This market refers to obfuscation schemes such as indistinguishability obfuscation, not normal program obfuscation which just makes it difficult to reverse engineer.

An example application of a scheme which works on complex programs would be: offer a prize for providing a proof of a mathematical theorem by publishing a program which outputs a cryptocurrency private key if given a correct formal proof. The obfuscation would make it impossible to extract the key from the program without having a correct proof.

It's fine if reverse engineering is not completely impossible as long as it can be made difficult enough to be impractical (same as brute forcing the private key for a public key is theoretically possible but impractical). However there should be consensus among cryptographers that it really is impractical to break the scheme.

It's not necessary to have a full formal proof of the reverse engineering difficulty, the same as many cryptography algorithms rely on hardness assumptions, and AES has no actual formal security proof, but is regardless justifiably considered secure. If a proof exists but requires some hardness assumption which cryptographers consider reasonable, that's also fine.

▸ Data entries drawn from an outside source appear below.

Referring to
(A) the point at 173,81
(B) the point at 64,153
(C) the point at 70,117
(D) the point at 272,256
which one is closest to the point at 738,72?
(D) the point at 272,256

I don't require specifically an iO construct to resolve YES, weaker schemes exist which would be enough for "output a secret if input matches function f", but none of the existing general enough constructs are efficient enough to be usable with existing hardware.

Note that schemes for zero knowledge proofs (verifiably proving a theorem without revealing the details of the proof) do not suffice because you'd still need a trusted party to hold the secret cryptocurrency key and release it to someone if they provide a valid ZK proof. Additional obfuscation constructs would be needed to be able to just publish a program that does this and cannot be reverse engineered (the release mechanism).

This market isn't specifically about a scheme that's efficient enough for proof checking, but it must enable some interesting practical use cases not possible today. I'll draw the line at a program outputting a secret string given the correct password. That's not enough for YES, it should be able to do something more complex than that, such as custom logic to check if the input is a message signed by a public key, without revealing said key. "Custom logic" is important, if it can do this for only one specific public key signature system that's not enough. Some degree of flexibility, such as arbitrary circuits of some reasonable size, is needed.

Existing white-box cryptography such as that used in DRM does not count because it's not based on provably secure cryptography and is often broken.

If a scheme that seems to match these criteria is released, I'll wait for cryptographers to assess it before resolving YES. If it remains controversial for a long time, or just doesn't attract much academic interest for some reason, I may do my own research, but in that case I will ask for arguments in the comments, search for arguments from both sides, and wait a while, before resolving regardless of controversy. If cheap enough, I'll try testing it myself to see that it works.

There already exist schemes which theoretically can obfuscate arbitrary programs (iO obfuscation), but there would need to be orders of magnitude efficiency improvements before 2035 to resolve YES.

I don't strictly require that it can run on consumer hardware. If you need to rent cloud GPUs to verify your proof for around ~1000$ in 2035 cloud compute costs that's acceptable. Something around this level of efficiency would count. However if it does something less interesting than arbitrary theorem proof checking, it should be cheaper than the equivalent of 1000$ cloud compute per run. Also, if compute prices in 2035 are over 1000 times cheaper than now, I'm capping it at that.

If it requires specialized hardware you can't rent from a normal cloud provider, this is a downside, since you'd need to trust them (unless the scheme also efficiently supports some kind of homomorphic encryption which prevents the provider from seeing your input or the result). But it's not a deal breaker.

An issue with schemes like this is that they work on circuits, not Turing machines, so you need to account for worst case time and memory bounds, which is very inefficient. If a new scheme bypasses this entirely with something like a O(log n) penalty for time or memory usage (would leak some information, but that could be mitigated such as by rounding to only 100 MB increments or a billion cycles to hide precise control flow details), that would be a huge point in favor of YES, but not strictly necessary, and such an improvement may come later after a simpler circuit based scheme is found which might regardless be enough to resolve this market YES.

If you're wondering about some resolution edge case or you believe some criteria doesn't mean what I intend it to mean, please ask in the comments before betting, otherwise it's at your own risk, but I won't intentionally resolve this in some “exact words” way.